Micro-batch runs the same batch job but on a much shorter schedule — every 5 minutes, every minute. Each run processes a small window of new data. The latency is the batch interval (5 minutes) plus the job runtime (30 seconds) — not milliseconds, but often good enough.
# A micro-batch ingestion job
# Run every 5 minutes via Airflow or a cron schedule
from datetime import datetime, timedelta
def run_micro_batch():
now = datetime.utcnow()
window_start = now - timedelta(minutes=5)
# Extract events from the last 5 minutes
events = extract_events(since=window_start, until=now)
# Transform and load
if events:
transformed = transform(events)
load_to_warehouse(transformed)
Spark Structured Streaming implements micro-batch processing as its default mode — it runs a streaming job as a sequence of very short batch jobs, combining streaming semantics with batch reliability.
Apache Kafka: the ingestion backbone
Whether you're doing true streaming or micro-batch, Kafka often appears as the ingestion layer for high-volume event data. Understanding it at a conceptual level is important even if you're not building with it directly.
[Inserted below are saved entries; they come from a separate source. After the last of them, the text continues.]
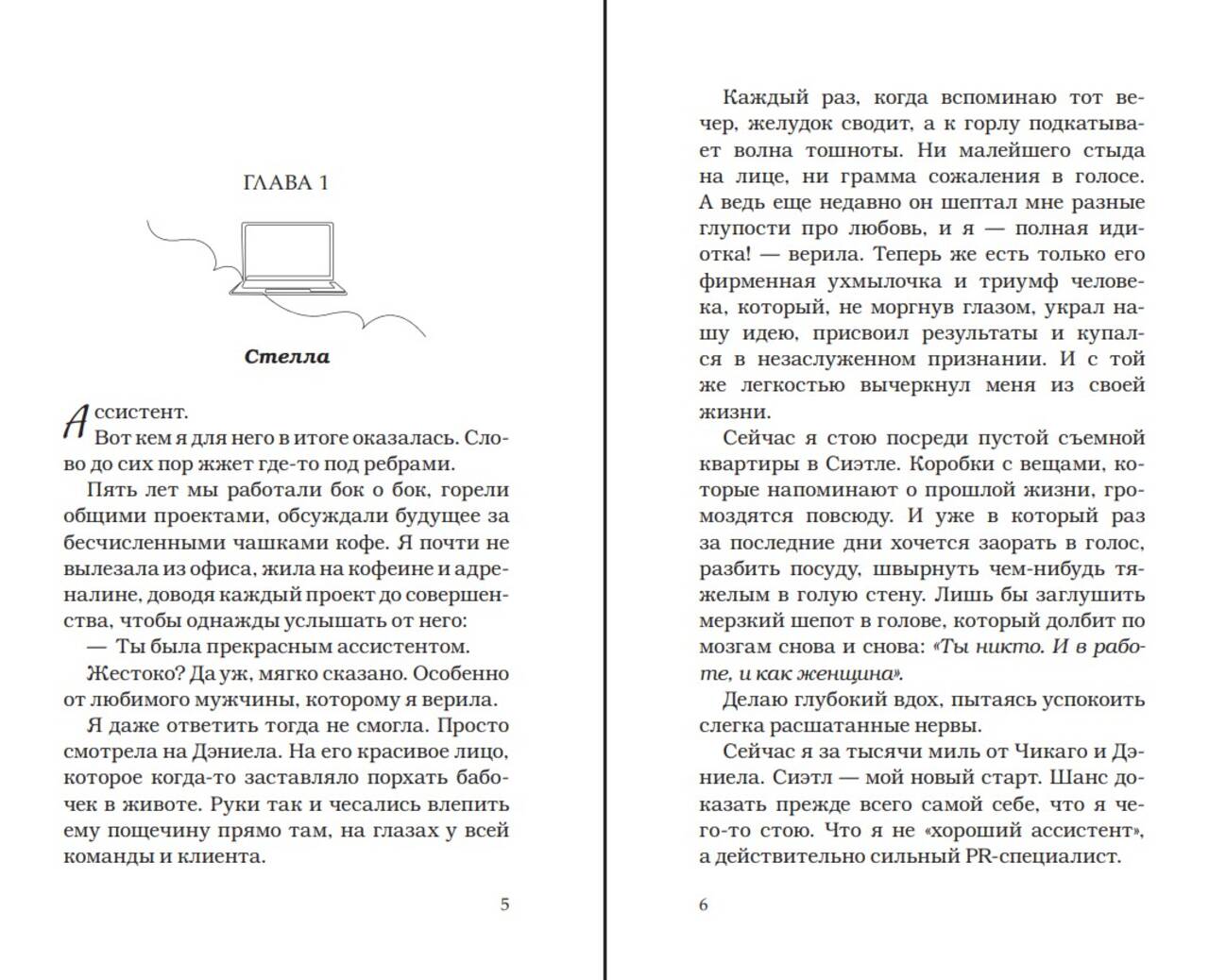 ГЛАВА 1

Стелла

Ассистент.

Вот кем я для него в итоге оказалась. Слово до сих пор жжет где-то под ребрами.

Пять лет мы работали бок о бок, горели общими проектами, обсуждали будущее за бесчисленными чашками кофе. Я почти не вылезала из офиса, жила на кофеине и адреналине, доводя каждый проект до совершенства, чтобы однажды услышать от него:

— Ты была прекрасным ассистентом.

Жестоко? Да уж, мягко сказано. Особенно от любимого мужчины, которому я верила.

Я даже ответить тогда не смогла. Просто смотрела на Дэниела. На его красивое лицо, которое когда-то заставляло порхать бабочек в животе. Руки так и чесались влепить ему пощечину прямо там, на глазах у всей команды и клиента.

5

Каждый раз, когда вспоминаю тот вечер, желудок сводит, а к горлу подкатывает волна тошноты. Ни малейшего стыда на лице, ни грамма сожаления в голосе. А ведь еще недавно он шептал мне разные глупости про любовь, и я — полная идиотка! — верила. Теперь же есть только его фирменная ухмылочка и триумф человека, который, не моргнув глазом, украл нашу идею, присвоил результаты и купался в незаслуженном признании. И с той же легкостью вычеркнул меня из своей жизни.

Сейчас я стою посреди пустой съемной квартиры в Сиэтле. Коробки с вещами, которые напоминают о прошлой жизни, громоздятся повсюду. И уже в который раз за последние дни хочется заорать в голос, разбить посуду, швырнуть чем-нибудь тяжелым в голую стену. Лишь бы заглушить мерзкий шепот в голове, который долбит по мозгам снова и снова: «Ты никто. И в работе, и как женщина».

Делаю глубокий вдох, пытаясь успокоить слегка расшатанные нервы.

Сейчас я за тысячи миль от Чикаго и Дэниела. Сиэтл — мой новый старт. Шанс доказать прежде всего самой себе, что я чего-то стою. Что я не «хороший ассистент», а действительно сильный PR-специалист.

6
Kafka is a distributed event log. Producers write events to named topics. Each topic is divided into ordered partitions. Consumers read from partitions at their own pace, tracking their position (offset) independently. Events are retained for a configurable period (days, weeks) — not consumed and deleted like a traditional queue.
Topic: orders
Partition 0: [e1, e2, e5, e7, e9, ...]
Partition 1: [e3, e4, e6, e8, ...]
Consumer A (fraud detection): reading at offset 9 in P0, offset 8 in P1
Consumer B (warehouse ingestion): reading at offset 5 in P0, offset 4 in P1
The key property: multiple consumers can read the same topic independently, at different speeds. The fraud detection service and the warehouse ingestion job both consume the orders topic — at different latencies, with different processing logic, without interfering with each other.
Choosing between batch, micro-batch, and streaming
A practical decision framework:
- What latency does the business need? If daily is fine, use daily batch. If hourly is fine, use hourly batch. Only move to lower latency when there's a specific requirement for it.
- What latency does the source support? If data is only available daily (file drops, scheduled exports), streaming doesn't help regardless of what you want.
- What is the operational cost? A streaming Kafka + Flink stack requires dedicated expertise to operate reliably. A dbt + Airflow batch stack is much simpler. Only take on the streaming complexity if the latency requirement justifies it.
In practice: most analytical pipelines (reporting, dashboards, data science) are batch or micro-batch. Streaming is reserved for operational use cases where latency directly affects user experience or business outcomes — fraud detection, real-time personalisation, operational monitoring.
Start with batch. Move to micro-batch if the freshness requirement tightens. Move to streaming only when the business genuinely requires it and you have the engineering capacity to operate it.